(EXTRACT TO READ):
____

Re: Candidate Linux ABI for Intel AMX and hypothetical new related features

From: Andy Lutomirski
Date: Fri May 21 2021 - 12:31:54 EST




On Fri, May 21, 2021, at 9:19 AM, Florian Weimer wrote:
> * Dave Hansen:
>
> > On 5/21/21 7:44 AM, Florian Weimer wrote:
> >> * Dave Hansen via Libc-alpha:
> >>> Our system calls are *REALLY* fast. We can even do a vsyscall for this
> >>> if we want to get the overhead down near zero. Userspace can also cache
> >>> the "I did the prctl()" state in thread-local storage if it wants to
> >>> avoid the syscall.
> >> Why can't userspace look at XCR0 to make the decision?
> >
> > The thing we're trying to avoid is a #NM exception from XFD (the new
> > first-use detection feature) that occurs on the first use of AMX.
> > XCR0 will have XCR0[AMX]=1, even if XFD is "armed" and ready to
> > generate the #NM.
>
> I see. So essentially the hardware wants to offer transparent
> initialize-on-use, but Linux does not seem to want to implement it this
> way.
>
> Is there still a chance to bring the hardware and Linux into alignment?

____

(EXERCISE REQUIREMENTS):
Pick up the mailing-list thread about a Linux ABI for Intel AMX after its last line and carry it forward. The listing that follows has nothing to do with the AMX thread.

(SOURCE DATA):
____

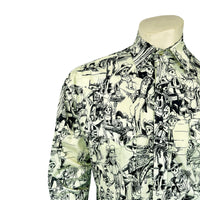 Men's Deadwood Saloon Print Western Shirt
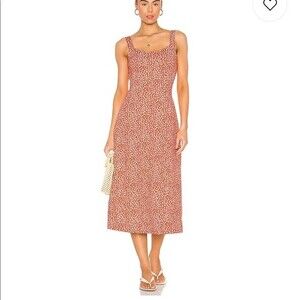 Free People Lorelei midi Dress tie Back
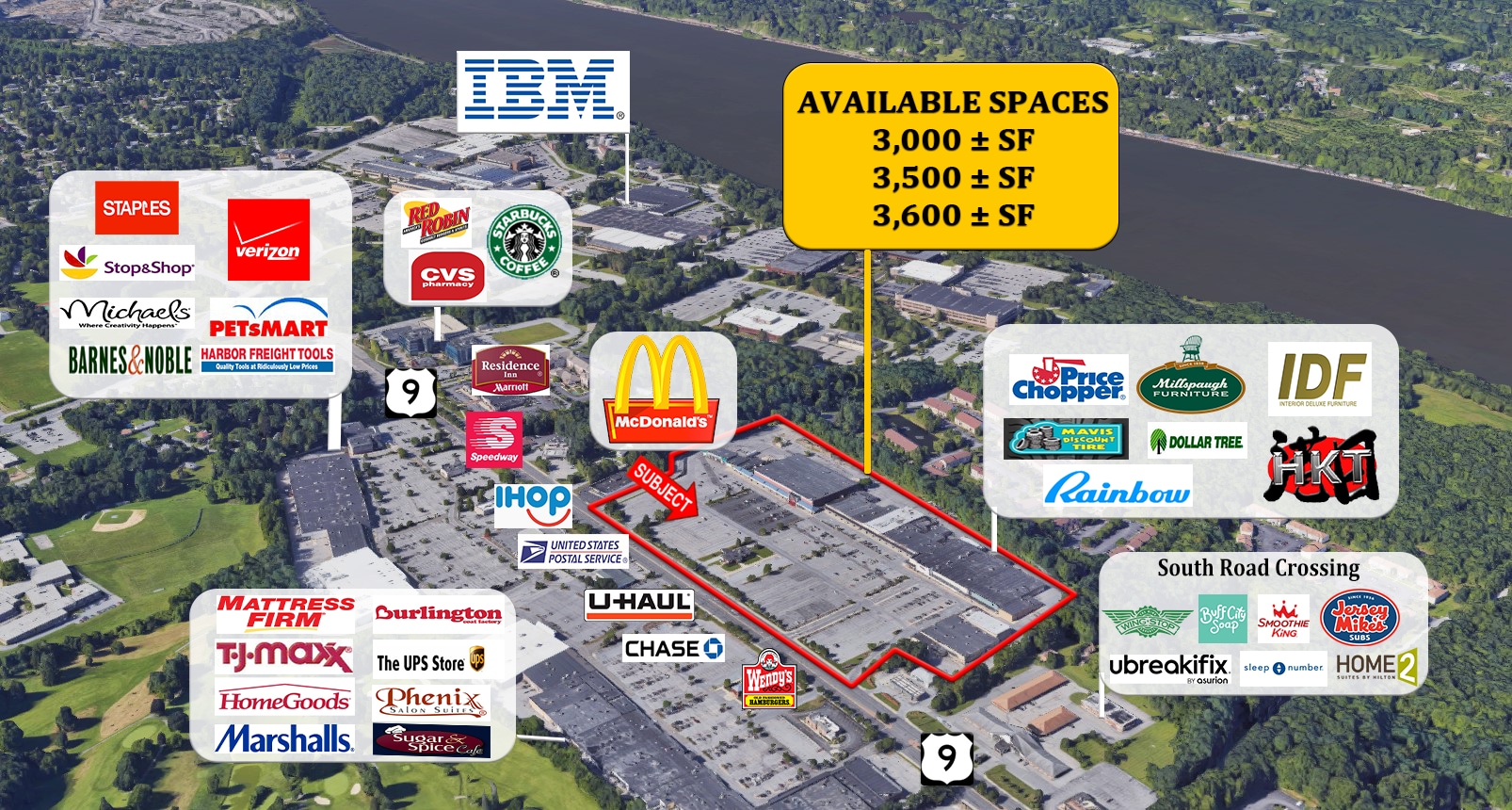 2555-2605 South Rd, Poughkeepsie, NY for lease Building Photo- Image 1 of 16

____

(ANSWER BOX):
arch_prctl(SET_XSTATE_INIT_ON_FIRST_USE, TILE_STUFF);?

As long as this is allowed to fail, I don’t have a huge problem with it.

I think several things here are regrettable:

1. Legacy XSTATE code might assume that XCR0 is a constant.

2. Intel virt really doesn’t like us context switching XCR0, although we might say that this is Intel’s fault and therefore Intel’s problem. AMD hardware doesn’t appear to have this issue.

3. AMX bring tangled up in XSTATE is unfortunate. The whole XSTATE mechanism is less than amazing.

IMO the best we can make of this whole situation is to make XCR0 dynamic, but the legacy compatibility issues are potentially problematic.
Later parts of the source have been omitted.